Copy out the listing below line for line, changing nothing.

--------------------------------

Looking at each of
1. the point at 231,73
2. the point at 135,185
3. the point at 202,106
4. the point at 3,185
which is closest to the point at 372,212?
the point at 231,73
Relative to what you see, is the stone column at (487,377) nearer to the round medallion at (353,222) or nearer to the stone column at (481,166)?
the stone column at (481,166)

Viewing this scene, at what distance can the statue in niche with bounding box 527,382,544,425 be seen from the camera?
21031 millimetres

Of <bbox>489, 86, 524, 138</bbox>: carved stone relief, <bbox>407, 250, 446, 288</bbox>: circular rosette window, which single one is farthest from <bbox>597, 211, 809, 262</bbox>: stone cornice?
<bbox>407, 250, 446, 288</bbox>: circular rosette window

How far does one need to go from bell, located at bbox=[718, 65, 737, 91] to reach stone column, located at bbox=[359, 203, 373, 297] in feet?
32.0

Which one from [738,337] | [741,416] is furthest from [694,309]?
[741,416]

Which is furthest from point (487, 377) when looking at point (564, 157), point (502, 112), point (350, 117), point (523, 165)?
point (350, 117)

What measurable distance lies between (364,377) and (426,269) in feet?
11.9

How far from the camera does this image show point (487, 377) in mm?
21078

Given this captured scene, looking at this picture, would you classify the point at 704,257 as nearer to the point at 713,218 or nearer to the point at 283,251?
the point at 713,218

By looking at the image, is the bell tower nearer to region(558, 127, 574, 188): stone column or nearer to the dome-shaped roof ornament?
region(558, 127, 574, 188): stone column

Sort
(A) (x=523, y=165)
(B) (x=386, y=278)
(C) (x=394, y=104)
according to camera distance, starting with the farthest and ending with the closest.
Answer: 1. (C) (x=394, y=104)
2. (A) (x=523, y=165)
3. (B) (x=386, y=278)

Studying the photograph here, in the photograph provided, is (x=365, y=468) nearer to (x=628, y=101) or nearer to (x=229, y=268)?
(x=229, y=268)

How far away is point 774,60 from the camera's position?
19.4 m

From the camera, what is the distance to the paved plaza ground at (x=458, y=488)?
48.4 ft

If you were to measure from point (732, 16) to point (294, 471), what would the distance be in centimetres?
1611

--------------------------------

Solution for this exercise
Looking at each of
1. the point at 231,73
2. the point at 135,185
3. the point at 202,106
4. the point at 3,185
which is closest to the point at 372,212?
the point at 231,73
Relative to what you see, is the stone column at (487,377) nearer to the round medallion at (353,222) or nearer to the stone column at (481,166)?
the stone column at (481,166)

Viewing this scene, at what distance can the statue in niche with bounding box 527,382,544,425 be seen from the camera?
21031 millimetres

Of <bbox>489, 86, 524, 138</bbox>: carved stone relief, <bbox>407, 250, 446, 288</bbox>: circular rosette window, which single one is farthest from <bbox>597, 211, 809, 262</bbox>: stone cornice?
<bbox>407, 250, 446, 288</bbox>: circular rosette window

How far does one need to go from bell, located at bbox=[718, 65, 737, 91] to reach stone column, located at bbox=[359, 203, 373, 297] in feet?
32.0

Which one from [738,337] | [741,416] is furthest from [694,309]?
[741,416]

Which is furthest from point (487, 377) when looking at point (564, 157), point (502, 112), point (350, 117), point (523, 165)?
point (350, 117)

What measurable distance lies between (364,377) and (426,269) in feet?
11.9

How far from the camera does this image show point (487, 377) in mm?
21078

Given this captured scene, looking at this picture, would you classify the point at 704,257 as nearer to the point at 713,218 or nearer to the point at 283,251?
the point at 713,218

By looking at the image, is the bell tower nearer to region(558, 127, 574, 188): stone column or nearer to the dome-shaped roof ornament?
region(558, 127, 574, 188): stone column

Sort
(A) (x=523, y=165)
(B) (x=386, y=278)
(C) (x=394, y=104)
according to camera distance, starting with the farthest and ending with the closest.
Answer: 1. (C) (x=394, y=104)
2. (A) (x=523, y=165)
3. (B) (x=386, y=278)

Studying the photograph here, in the photograph provided, is (x=365, y=468) nearer to (x=628, y=101) or nearer to (x=229, y=268)?
(x=229, y=268)

How far away is point 774,60 from the camera's position?
19.4 m

From the camera, what is the distance to the paved plaza ground at (x=458, y=488)?
48.4 ft

If you were to measure from point (732, 16) to point (294, 471), what would the distance be in centimetres?
1611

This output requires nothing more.